◆ WHAT YOU NEED TO DO: Reproduce every one of the records below word for word, line by line, with nothing changed.

◆ ENTRIES SUPPLIED:

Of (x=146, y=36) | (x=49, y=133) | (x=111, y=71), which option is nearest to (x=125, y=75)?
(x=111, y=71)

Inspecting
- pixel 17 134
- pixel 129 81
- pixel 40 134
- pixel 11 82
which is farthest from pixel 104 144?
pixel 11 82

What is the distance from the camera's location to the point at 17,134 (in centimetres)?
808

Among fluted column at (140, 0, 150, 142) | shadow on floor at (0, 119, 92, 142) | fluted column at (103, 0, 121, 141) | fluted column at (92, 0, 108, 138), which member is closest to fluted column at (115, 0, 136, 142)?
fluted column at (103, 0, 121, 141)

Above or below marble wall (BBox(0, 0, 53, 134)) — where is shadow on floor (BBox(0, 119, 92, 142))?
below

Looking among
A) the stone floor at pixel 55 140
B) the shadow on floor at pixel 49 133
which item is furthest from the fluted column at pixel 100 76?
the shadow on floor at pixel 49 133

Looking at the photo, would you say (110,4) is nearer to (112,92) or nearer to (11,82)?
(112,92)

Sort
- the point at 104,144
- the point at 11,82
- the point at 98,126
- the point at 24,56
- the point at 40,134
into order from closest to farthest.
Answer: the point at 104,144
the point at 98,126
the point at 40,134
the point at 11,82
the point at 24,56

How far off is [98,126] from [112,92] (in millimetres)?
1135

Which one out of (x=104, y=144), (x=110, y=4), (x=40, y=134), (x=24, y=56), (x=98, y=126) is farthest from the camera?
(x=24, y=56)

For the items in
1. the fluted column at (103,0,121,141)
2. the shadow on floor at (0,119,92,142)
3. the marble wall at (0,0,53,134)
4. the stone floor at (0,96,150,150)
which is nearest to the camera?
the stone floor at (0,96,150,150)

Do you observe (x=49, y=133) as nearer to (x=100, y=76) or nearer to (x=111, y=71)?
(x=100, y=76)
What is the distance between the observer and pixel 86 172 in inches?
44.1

◆ COMPLETED TASK:
Of (x=146, y=36) | (x=49, y=133) | (x=111, y=71), which option is nearest to (x=125, y=75)?
(x=111, y=71)

Inspecting
- pixel 17 134
- pixel 129 81
- pixel 40 134
- pixel 11 82
which is farthest from pixel 104 144?
pixel 11 82

What is the distance from the camera's location to the point at 17,134 (in centimetres)?
808

Among fluted column at (140, 0, 150, 142) | shadow on floor at (0, 119, 92, 142) | fluted column at (103, 0, 121, 141) | fluted column at (92, 0, 108, 138), which member is closest to fluted column at (115, 0, 136, 142)?
fluted column at (103, 0, 121, 141)

Above or below marble wall (BBox(0, 0, 53, 134)) — where is shadow on floor (BBox(0, 119, 92, 142))?
below

Looking among
A) the stone floor at pixel 55 140
B) the shadow on floor at pixel 49 133
which item is furthest from the fluted column at pixel 100 76?
the shadow on floor at pixel 49 133

Looking at the photo, would you say (110,4) is nearer to (112,92) or nearer to (11,82)?
(112,92)

Sort
- the point at 104,144
- the point at 11,82
- the point at 98,126
- the point at 24,56
- the point at 40,134
into order from closest to farthest.
Answer: the point at 104,144
the point at 98,126
the point at 40,134
the point at 11,82
the point at 24,56

How far off is [98,126] from [112,92] (in millimetres)?
1135

Which one out of (x=104, y=144), (x=110, y=4), (x=40, y=134), (x=24, y=56), (x=98, y=126) is farthest from the camera?
(x=24, y=56)

For the items in
1. the fluted column at (103,0,121,141)
2. the shadow on floor at (0,119,92,142)
3. the marble wall at (0,0,53,134)
4. the stone floor at (0,96,150,150)
which is nearest to the camera?
the stone floor at (0,96,150,150)

Do you observe (x=49, y=133) as nearer to (x=100, y=76) or nearer to (x=111, y=71)?
(x=100, y=76)
What is the distance between the observer and pixel 86 172 in inches?
44.1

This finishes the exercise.